Joël Decaillon, secrétaire général adjoint de la CES, a déclaré : « L'Europe est obsédée par la compétitivité des salaires. Considérer les bénéfices comme quelque chose que l'on peut activer et stopper à tout moment entravera la fiabilité structurelle des prestations et, par la même occasion, la sécurité globale du marché du travail ».

Prochaines étapes : 
  • 24-25 mars 2011 : les dirigeants de l'UE se rencontreront à Bruxelles pour discuter des questions économiques et sociales (Conseil européen de printemps).
  • Avril 2011 : les Etats membres soumettront leurs programmes de réformes nationaux à la Commission européenne.
  • Second semestre de 2011 : la Commission développera des recommandations politiques spécifiques pour chaque Etat membre.
'This is clearly a problem': Andor
Contexte : 

En juin 2010, les dirigeants européens ont adopté la stratégie « Europe 2020 », dont le but est de créer des emplois et de promouvoir une « croissance intelligente, durable et solidaire ». Elle fait suite à la stratégie de Lisbonne, qui avait été lancée en 2000.

La stratégie pour 2020 se base sur une série d’objectifs principaux qui ont été établis au niveau européen.
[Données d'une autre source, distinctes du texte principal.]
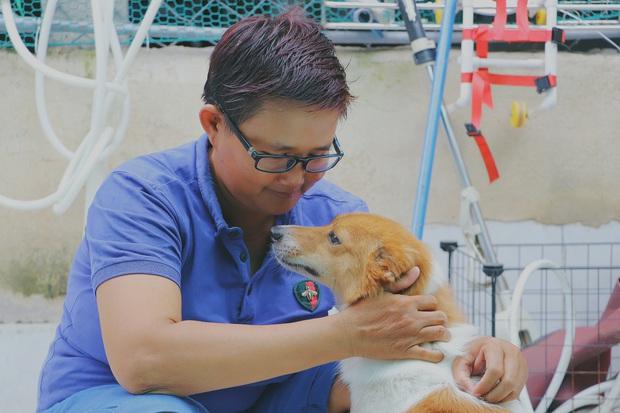 Người phụ nữ nuôi chó mèo bị bại liệt suốt 6 năm, bỏ cả công việc để chăm sóc đàn con của mình - Ảnh 2.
Ces objectifs comprennent :

  • L’augmentation du taux d'emploi de 69 à 75%;
  • La réduction du nombre de personnes vivant dans la pauvreté de 20 millions.

Les Etats membres sont censés aligner les objectifs nationaux sur les objectifs européens, en prenant en compte leur point de départ.

La Commission européenne a promis de mettre en place sept initiatives phares dans le cadre de la stratégie 2020. Elles comprennent : « jeunesse en mouvement », « une stratégie pour les nouvelles compétences et les nouveaux emplois » et « la plateforme européenne contre la pauvreté et l’exclusion sociale ».